╔══

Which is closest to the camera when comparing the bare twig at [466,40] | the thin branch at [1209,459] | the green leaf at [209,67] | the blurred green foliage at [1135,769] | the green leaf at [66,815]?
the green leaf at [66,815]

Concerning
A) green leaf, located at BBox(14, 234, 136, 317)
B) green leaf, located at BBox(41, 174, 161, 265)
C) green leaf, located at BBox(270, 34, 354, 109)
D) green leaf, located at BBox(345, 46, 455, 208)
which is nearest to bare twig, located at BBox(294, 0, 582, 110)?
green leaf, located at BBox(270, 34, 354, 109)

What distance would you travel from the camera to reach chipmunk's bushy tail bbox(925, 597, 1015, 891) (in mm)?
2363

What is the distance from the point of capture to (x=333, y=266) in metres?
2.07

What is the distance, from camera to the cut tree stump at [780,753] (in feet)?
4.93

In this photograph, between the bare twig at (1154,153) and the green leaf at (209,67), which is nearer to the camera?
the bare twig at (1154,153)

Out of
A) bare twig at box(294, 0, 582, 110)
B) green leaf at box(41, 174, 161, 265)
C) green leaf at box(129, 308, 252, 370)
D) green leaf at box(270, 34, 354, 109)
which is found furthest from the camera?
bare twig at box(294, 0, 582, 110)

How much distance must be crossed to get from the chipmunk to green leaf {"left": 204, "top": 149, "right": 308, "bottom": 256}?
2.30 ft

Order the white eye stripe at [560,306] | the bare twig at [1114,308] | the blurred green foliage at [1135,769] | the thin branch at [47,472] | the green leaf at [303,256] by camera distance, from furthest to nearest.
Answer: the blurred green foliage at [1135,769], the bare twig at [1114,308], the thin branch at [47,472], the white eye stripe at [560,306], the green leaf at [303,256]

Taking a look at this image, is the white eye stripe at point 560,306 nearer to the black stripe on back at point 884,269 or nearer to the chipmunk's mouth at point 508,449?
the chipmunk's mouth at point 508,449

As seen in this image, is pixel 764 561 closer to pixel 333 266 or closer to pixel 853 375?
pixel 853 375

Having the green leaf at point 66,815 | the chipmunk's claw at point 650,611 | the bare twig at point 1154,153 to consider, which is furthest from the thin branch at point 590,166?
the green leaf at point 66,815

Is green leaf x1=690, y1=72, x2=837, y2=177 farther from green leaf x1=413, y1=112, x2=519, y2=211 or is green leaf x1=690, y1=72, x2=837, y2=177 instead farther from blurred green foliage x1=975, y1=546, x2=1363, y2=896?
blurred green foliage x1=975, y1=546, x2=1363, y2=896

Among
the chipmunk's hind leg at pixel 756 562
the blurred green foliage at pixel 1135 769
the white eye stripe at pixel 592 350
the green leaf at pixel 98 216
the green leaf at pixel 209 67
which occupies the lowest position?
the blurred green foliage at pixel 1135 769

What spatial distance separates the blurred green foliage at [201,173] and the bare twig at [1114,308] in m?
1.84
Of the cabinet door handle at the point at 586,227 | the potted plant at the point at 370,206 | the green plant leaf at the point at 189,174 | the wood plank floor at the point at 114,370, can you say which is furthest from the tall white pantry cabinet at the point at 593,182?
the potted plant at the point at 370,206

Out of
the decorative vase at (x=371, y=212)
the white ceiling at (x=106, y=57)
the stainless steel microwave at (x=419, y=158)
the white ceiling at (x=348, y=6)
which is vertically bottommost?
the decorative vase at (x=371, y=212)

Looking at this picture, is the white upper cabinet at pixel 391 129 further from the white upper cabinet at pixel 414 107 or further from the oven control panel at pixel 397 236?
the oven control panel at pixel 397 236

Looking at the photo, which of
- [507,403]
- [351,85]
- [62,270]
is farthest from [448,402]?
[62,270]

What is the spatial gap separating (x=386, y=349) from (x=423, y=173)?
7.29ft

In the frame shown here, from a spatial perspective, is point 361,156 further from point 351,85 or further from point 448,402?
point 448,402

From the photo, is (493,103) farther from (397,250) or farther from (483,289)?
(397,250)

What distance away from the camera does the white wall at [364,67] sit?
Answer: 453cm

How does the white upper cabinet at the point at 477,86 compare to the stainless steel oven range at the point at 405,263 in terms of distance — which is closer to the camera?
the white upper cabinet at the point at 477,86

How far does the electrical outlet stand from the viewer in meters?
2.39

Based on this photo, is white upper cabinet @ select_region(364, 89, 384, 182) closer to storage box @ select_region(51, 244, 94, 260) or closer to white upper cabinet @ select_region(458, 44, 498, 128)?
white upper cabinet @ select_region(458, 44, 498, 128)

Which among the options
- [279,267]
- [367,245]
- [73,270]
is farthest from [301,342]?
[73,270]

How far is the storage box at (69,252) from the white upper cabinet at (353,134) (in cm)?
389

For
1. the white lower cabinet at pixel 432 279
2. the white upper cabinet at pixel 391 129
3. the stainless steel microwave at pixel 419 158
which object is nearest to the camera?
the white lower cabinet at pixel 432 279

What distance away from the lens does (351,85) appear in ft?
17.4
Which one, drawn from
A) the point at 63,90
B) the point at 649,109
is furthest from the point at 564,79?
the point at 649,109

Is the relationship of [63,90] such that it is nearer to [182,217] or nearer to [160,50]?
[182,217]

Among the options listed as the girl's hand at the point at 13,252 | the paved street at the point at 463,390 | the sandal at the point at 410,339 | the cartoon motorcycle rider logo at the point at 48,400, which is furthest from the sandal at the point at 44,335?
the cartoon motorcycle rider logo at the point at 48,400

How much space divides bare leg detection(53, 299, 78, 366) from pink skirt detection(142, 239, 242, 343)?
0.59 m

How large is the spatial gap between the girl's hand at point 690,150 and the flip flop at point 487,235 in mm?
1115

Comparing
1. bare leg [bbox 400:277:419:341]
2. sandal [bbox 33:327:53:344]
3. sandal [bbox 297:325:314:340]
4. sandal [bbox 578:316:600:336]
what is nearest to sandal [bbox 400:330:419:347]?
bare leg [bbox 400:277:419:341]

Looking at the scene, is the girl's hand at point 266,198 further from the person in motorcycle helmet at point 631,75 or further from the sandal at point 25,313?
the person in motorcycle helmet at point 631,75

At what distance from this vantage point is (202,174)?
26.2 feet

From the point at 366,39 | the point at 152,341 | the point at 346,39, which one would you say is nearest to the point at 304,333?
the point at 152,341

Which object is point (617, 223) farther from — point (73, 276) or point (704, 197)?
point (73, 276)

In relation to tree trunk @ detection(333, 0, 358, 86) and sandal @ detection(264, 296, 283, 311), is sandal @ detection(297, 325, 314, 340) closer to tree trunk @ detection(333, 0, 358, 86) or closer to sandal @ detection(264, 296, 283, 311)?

╚══

*WRITTEN EXERCISE*. Rewrite all the lines above, changing "chipmunk's bushy tail" to "chipmunk's fluffy tail" and keeping everything else the same.

*FULL RESPONSE*.
Which is closest to the camera when comparing the bare twig at [466,40] | the thin branch at [1209,459] | the green leaf at [209,67] | the blurred green foliage at [1135,769] | the green leaf at [66,815]?
the green leaf at [66,815]

Concerning
A) green leaf, located at BBox(14, 234, 136, 317)
B) green leaf, located at BBox(41, 174, 161, 265)
C) green leaf, located at BBox(270, 34, 354, 109)
D) green leaf, located at BBox(345, 46, 455, 208)
which is nearest to bare twig, located at BBox(294, 0, 582, 110)?
green leaf, located at BBox(270, 34, 354, 109)

What distance would you travel from the camera to reach chipmunk's fluffy tail bbox(925, 597, 1015, 891) (in mm)?
2363

What is the distance from the point of capture to (x=333, y=266) in metres?
2.07

What is the distance, from camera to the cut tree stump at [780,753] (in feet)?
4.93

In this photograph, between the bare twig at (1154,153) and the green leaf at (209,67), which is nearer to the camera?
the bare twig at (1154,153)

Out of
A) bare twig at box(294, 0, 582, 110)
B) green leaf at box(41, 174, 161, 265)
C) green leaf at box(129, 308, 252, 370)
D) green leaf at box(270, 34, 354, 109)
which is found furthest from the camera?
bare twig at box(294, 0, 582, 110)

How much distance must be crossed to get from the chipmunk to green leaf {"left": 204, "top": 149, "right": 308, "bottom": 256}?
2.30 ft

Order the white eye stripe at [560,306] | the bare twig at [1114,308] | the blurred green foliage at [1135,769] | the thin branch at [47,472] | the green leaf at [303,256] by camera distance, from furthest to nearest.
Answer: the blurred green foliage at [1135,769], the bare twig at [1114,308], the thin branch at [47,472], the white eye stripe at [560,306], the green leaf at [303,256]

Taking a look at this image, is the white eye stripe at point 560,306 nearer to the black stripe on back at point 884,269 or nearer to the chipmunk's mouth at point 508,449?
the chipmunk's mouth at point 508,449

As seen in this image, is pixel 764 561 closer to pixel 333 266 or closer to pixel 853 375?
pixel 853 375

Having the green leaf at point 66,815 | the chipmunk's claw at point 650,611 | the bare twig at point 1154,153 to consider, which is furthest from the thin branch at point 590,166?
the green leaf at point 66,815

Is green leaf x1=690, y1=72, x2=837, y2=177 farther from green leaf x1=413, y1=112, x2=519, y2=211 or is green leaf x1=690, y1=72, x2=837, y2=177 instead farther from blurred green foliage x1=975, y1=546, x2=1363, y2=896?
blurred green foliage x1=975, y1=546, x2=1363, y2=896

Among
the chipmunk's hind leg at pixel 756 562
the blurred green foliage at pixel 1135 769
the white eye stripe at pixel 592 350
the green leaf at pixel 98 216
the green leaf at pixel 209 67
which occupies the lowest position?
the blurred green foliage at pixel 1135 769

What spatial distance separates the blurred green foliage at [201,173] and the bare twig at [1114,308] in m?
1.84
Of the cabinet door handle at the point at 586,227 | the potted plant at the point at 370,206 | the green plant leaf at the point at 189,174 | the wood plank floor at the point at 114,370, can you say which is furthest from the tall white pantry cabinet at the point at 593,182?
the potted plant at the point at 370,206

Out of
the decorative vase at (x=371, y=212)
the white ceiling at (x=106, y=57)
the stainless steel microwave at (x=419, y=158)
the white ceiling at (x=348, y=6)
which is vertically bottommost?
the decorative vase at (x=371, y=212)

Looking at this picture, is the white upper cabinet at pixel 391 129 further from the white upper cabinet at pixel 414 107 or further from the oven control panel at pixel 397 236?
the oven control panel at pixel 397 236

Looking at the photo, which of
- [507,403]
- [351,85]
- [62,270]
is farthest from [448,402]?
[62,270]

What is the spatial gap separating (x=386, y=349) from (x=423, y=173)?
7.29ft

In the frame shown here, from a spatial perspective, is point 361,156 further from point 351,85 or further from point 448,402?
point 448,402

From the photo, is (493,103) farther from (397,250) or farther from (483,289)?
(397,250)

What distance away from the camera does the white wall at [364,67] sit?
Answer: 453cm

How does the white upper cabinet at the point at 477,86 compare to the stainless steel oven range at the point at 405,263 in terms of distance — which is closer to the camera?
the white upper cabinet at the point at 477,86

How far does the electrical outlet stand from the viewer in meters?
2.39

Based on this photo, is white upper cabinet @ select_region(364, 89, 384, 182) closer to storage box @ select_region(51, 244, 94, 260) or closer to white upper cabinet @ select_region(458, 44, 498, 128)?
white upper cabinet @ select_region(458, 44, 498, 128)

Which among the options
- [279,267]
- [367,245]
- [73,270]
is farthest from [301,342]?
[73,270]

How far is the storage box at (69,252) from the white upper cabinet at (353,134) (in cm)?
389

For
1. the white lower cabinet at pixel 432 279
2. the white upper cabinet at pixel 391 129
3. the stainless steel microwave at pixel 419 158
which object is nearest to the camera?
the white lower cabinet at pixel 432 279

What distance away from the lens does (351,85) appear in ft?
17.4
Which one, drawn from
A) the point at 63,90
B) the point at 649,109
is furthest from the point at 564,79?
the point at 649,109

Is the relationship of [63,90] such that it is nearer to [182,217] or nearer to [160,50]?
[182,217]

Among the options listed as the girl's hand at the point at 13,252 | the paved street at the point at 463,390 | the sandal at the point at 410,339 | the cartoon motorcycle rider logo at the point at 48,400, which is furthest from the sandal at the point at 44,335?
the cartoon motorcycle rider logo at the point at 48,400

How much space divides bare leg detection(53, 299, 78, 366) from pink skirt detection(142, 239, 242, 343)?
0.59 m

How large is the spatial gap between the girl's hand at point 690,150 and the flip flop at point 487,235 in mm?
1115

Comparing
1. bare leg [bbox 400:277:419:341]
2. sandal [bbox 33:327:53:344]
3. sandal [bbox 297:325:314:340]
4. sandal [bbox 578:316:600:336]
what is nearest to sandal [bbox 400:330:419:347]?
bare leg [bbox 400:277:419:341]

Looking at the scene, is the girl's hand at point 266,198 further from the person in motorcycle helmet at point 631,75 or further from the sandal at point 25,313?
the person in motorcycle helmet at point 631,75

At what distance from this vantage point is (202,174)?
26.2 feet

From the point at 366,39 | the point at 152,341 | the point at 346,39, which one would you say is nearest to the point at 304,333?
the point at 152,341

Which object is point (617, 223) farther from — point (73, 276) or point (704, 197)?
point (73, 276)

In relation to tree trunk @ detection(333, 0, 358, 86) and sandal @ detection(264, 296, 283, 311), is sandal @ detection(297, 325, 314, 340) closer to tree trunk @ detection(333, 0, 358, 86) or closer to sandal @ detection(264, 296, 283, 311)?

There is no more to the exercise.